McBride and other jazz musicians including Andy Narell, Wayne DeLano and Manny Rodriquez were part of Gumede's album "New Era". At this time Gumede was playing bass guitar in a band known as "The Sheer All Stars" consisting of Paul Hanmer, McCoy Mrubata, Errol Dyers and Frank Paco. It was during this time that Gumede collaborated with Pops Mohamed to produce the critically acclaimed Kamamzoo. It was voted Best South African Jazz Song at the South African Music Awards.

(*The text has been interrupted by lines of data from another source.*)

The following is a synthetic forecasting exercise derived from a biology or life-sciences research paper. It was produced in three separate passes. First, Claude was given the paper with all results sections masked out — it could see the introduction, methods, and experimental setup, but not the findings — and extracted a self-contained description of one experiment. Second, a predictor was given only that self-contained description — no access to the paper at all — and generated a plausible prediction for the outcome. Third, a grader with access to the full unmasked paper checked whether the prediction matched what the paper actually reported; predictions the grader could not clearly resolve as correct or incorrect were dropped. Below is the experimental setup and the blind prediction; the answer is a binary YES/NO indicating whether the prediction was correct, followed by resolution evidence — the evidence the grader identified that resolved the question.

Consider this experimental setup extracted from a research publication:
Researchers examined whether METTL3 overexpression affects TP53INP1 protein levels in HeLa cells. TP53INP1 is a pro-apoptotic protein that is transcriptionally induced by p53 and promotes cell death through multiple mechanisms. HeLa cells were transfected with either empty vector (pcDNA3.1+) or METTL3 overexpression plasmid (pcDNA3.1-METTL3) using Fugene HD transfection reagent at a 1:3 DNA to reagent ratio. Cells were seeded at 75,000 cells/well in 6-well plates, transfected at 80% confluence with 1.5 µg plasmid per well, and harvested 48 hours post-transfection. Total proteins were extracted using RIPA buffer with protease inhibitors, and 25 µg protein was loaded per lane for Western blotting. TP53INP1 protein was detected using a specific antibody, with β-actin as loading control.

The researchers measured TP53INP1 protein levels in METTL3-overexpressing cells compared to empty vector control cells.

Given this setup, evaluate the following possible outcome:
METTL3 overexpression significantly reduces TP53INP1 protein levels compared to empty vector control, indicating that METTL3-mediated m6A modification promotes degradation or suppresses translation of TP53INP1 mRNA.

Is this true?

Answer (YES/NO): YES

In the 2000s, Gumede returned to KwaZulu-Natal where he taught music and performed for young people in the townships. During this time, he set up a recording studio in his home where he produced many of his albums. His last albums were "From Me to You" in 2004 and "Togetherness" with Sakhile. In 2004, his album "Blues for My Mother" went platinum.

== Discography ==

- Faces and Places (1985)
- We Know Who We Are (1986) [LP]
- 20 Years of Life (1986)
- Thank You for Listening (1990) [LP]
- Banana Jive City (1991) [LP]
- Down Freedom Avenue (1993)
- Outernational Meltdown (1994)
- Ubuntu – Humanity (1995)
- Blues for My Mother (1998)
- New Era (2000)
- Village Dance and Moore (2001) [CD]
- From Me to You (2002)
- African Sunrise (2004)

== Illness and death ==
After a brief illness in a Durban hospital, Gumede died on 26 July 2004 at the age of 47. He was survived by his newlywed wife Fikiswa Pupuma, his four children, including Mantombi, Sifiso, Nozipho and Nontuthuzelo, and his brother Qedi.